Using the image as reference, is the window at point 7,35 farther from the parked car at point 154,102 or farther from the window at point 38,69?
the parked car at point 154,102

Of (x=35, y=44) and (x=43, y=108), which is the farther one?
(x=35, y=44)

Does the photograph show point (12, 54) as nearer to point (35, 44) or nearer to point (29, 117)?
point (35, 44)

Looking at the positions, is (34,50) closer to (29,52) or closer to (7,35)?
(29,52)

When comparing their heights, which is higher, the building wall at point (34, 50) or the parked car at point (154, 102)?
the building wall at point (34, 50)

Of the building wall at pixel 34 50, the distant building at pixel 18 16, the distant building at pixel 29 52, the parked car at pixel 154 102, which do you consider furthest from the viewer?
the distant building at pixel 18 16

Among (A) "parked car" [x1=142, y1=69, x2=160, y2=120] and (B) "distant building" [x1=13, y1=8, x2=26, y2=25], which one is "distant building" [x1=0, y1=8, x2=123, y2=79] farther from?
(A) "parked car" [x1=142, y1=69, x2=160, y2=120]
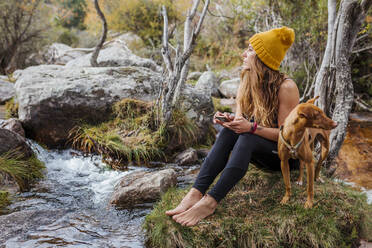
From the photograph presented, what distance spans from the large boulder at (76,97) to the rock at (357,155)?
240 centimetres

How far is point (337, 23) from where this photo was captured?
3129 mm

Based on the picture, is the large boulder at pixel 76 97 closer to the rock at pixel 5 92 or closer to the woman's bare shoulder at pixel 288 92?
the rock at pixel 5 92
§ §
#### [Task details]
Your output should consist solely of the lines from the line containing "y2=79] farther from?" through the end of the data above, copied exactly, with images removed.

#### [Exercise solution]
Among (A) "parked car" [x1=142, y1=69, x2=160, y2=120] and (B) "distant building" [x1=13, y1=8, x2=26, y2=25], which one is "distant building" [x1=0, y1=8, x2=123, y2=79] farther from?
(A) "parked car" [x1=142, y1=69, x2=160, y2=120]
From the photograph presented, what distance spans from the large boulder at (76,97) to the rock at (357,155)?
240 centimetres

How far is point (337, 23) from where this photo was captured?
3129 mm

Based on the picture, is the large boulder at pixel 76 97 closer to the rock at pixel 5 92 or closer to the woman's bare shoulder at pixel 288 92?
the rock at pixel 5 92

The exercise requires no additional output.